Türkiye’de kentsel yayılım ve ekolojik isimler
İngiltere’deki bu ironik durum, Türkiye’deki büyükşehirlerde yaşanan hızlı kentsel yayılım ve doğal alan tahribatı sorunlarıyla paraleldir. Türkiye’de de yeni yapılaşma bölgelerinde, yok edilen arazinin ekolojik özelliklerini yansıtan, ancak gerçekte o canlıların yaşam alanlarının kalmadığı “Yeşil Vadi,” “Koru Evleri” veya “Kuşkonmaz” gibi isimler sıkça kullanılmaktadır.

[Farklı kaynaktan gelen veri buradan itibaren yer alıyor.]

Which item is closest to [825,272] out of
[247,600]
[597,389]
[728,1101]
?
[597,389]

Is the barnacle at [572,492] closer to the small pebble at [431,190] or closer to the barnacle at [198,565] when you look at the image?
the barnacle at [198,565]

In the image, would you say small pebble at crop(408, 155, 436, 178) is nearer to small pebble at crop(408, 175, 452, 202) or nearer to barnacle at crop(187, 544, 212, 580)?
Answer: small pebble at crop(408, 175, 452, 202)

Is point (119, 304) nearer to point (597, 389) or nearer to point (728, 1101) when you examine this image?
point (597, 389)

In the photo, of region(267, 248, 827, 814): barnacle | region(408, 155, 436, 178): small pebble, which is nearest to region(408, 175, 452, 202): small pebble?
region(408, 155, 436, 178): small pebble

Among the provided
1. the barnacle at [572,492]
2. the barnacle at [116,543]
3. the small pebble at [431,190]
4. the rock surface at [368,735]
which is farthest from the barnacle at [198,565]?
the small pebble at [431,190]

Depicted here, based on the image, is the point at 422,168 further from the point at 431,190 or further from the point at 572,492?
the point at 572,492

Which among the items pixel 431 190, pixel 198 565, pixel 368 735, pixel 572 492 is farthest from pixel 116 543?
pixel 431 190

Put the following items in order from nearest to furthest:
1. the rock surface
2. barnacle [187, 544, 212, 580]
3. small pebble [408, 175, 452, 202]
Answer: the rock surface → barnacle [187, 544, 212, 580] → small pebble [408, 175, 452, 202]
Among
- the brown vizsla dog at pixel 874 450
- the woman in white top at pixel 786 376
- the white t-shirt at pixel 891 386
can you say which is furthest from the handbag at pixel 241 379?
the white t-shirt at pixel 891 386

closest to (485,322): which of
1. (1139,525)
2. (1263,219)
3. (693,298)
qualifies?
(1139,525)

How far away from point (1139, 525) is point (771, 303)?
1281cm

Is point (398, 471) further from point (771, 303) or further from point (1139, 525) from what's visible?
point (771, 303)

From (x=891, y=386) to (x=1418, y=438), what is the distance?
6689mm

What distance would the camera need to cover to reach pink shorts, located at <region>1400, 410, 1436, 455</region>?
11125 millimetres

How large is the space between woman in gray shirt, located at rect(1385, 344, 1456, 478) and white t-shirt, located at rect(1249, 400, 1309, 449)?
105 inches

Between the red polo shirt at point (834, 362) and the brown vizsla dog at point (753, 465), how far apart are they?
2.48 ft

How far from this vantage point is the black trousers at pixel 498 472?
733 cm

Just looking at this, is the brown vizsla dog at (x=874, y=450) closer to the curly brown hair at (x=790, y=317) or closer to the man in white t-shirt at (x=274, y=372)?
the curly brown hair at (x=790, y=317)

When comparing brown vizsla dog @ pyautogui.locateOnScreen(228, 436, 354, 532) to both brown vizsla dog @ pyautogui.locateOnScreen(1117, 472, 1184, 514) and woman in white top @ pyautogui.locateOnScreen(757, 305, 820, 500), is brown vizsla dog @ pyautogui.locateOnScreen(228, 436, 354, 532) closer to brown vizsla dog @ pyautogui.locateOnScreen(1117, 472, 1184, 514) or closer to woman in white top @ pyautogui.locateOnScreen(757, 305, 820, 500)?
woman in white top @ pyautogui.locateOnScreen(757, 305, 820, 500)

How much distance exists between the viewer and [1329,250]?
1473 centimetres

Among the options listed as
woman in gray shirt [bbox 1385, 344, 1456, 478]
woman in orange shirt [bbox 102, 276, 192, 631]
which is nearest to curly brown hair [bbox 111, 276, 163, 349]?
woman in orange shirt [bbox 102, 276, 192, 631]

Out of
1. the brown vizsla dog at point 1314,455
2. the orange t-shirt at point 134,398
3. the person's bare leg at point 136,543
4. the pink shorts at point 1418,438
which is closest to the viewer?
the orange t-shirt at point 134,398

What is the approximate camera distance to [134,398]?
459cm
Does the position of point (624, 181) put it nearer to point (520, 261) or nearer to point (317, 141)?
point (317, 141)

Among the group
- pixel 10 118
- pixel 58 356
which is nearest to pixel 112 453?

Uzmanlar şu noktaya dikkat çekiyor: İngiltere’deki gözlem, Türkiye için de geçerlidir. Kentsel yayılım hızlanırken, yerel yönetimler ve müteahhitler, çevre bilincini sembolik isimlerle (örn. Çamlık Sokak) tatmin etmeye çalışmakta, ancak bu sırada kentin akciğerlerini oluşturan çayır, ormanlık veya sulak alanları yok etmektedir. Türkiye’nin, Kentsel Planlama süreçlerine, biyoçeşitliliği ve ekolojik koridoru sadece isimlerde değil, gerçek fiziki altyapıda zorunlu kılacak standartları hızla entegre etmesi gerekmektedir.
Sessiz sokaklar, yok olan sesler
Bu rapor, modern toplumun doğa ile kurduğu hüzünlü ve yüzeysel ilişkiyi gözler önüne sermektedir. Sokaklara verilen tarla kuşu, kız kuşu ve bülbül isimleri, bu türlerin göklerimizden ve çayırlarımızdan kaybolmasının acısını dindirmek yerine, sadece nostaljik bir anma işlevi görmektedir. İngiliz Ornitoloji Vakfı’nın da belirttiği gibi, “Bir zamanlar aşina olduğumuz tarla kuşları, bülbüller ve ebabiller, artık isim olarak değil, daha az tanıdık geliyorlar.” Gerçek koruma, güzel isimler vermekle değil, habitatları restore eden, kuşların ötüşünü duymamızı sağlayacak somut planlama ve yasal düzenlemelerle mümkündür. İronik isimlerle dolu sessiz sokaklarda yaşamaktansa, doğanın sesini yeniden duymayı hak ediyoruz.
Kaynak: RSPB Raporu (2004-2024 OS Açık İsimler Verileri), The Cuckoo’s Lea (Michael Warren), 2023 Doğa Durumu Raporu.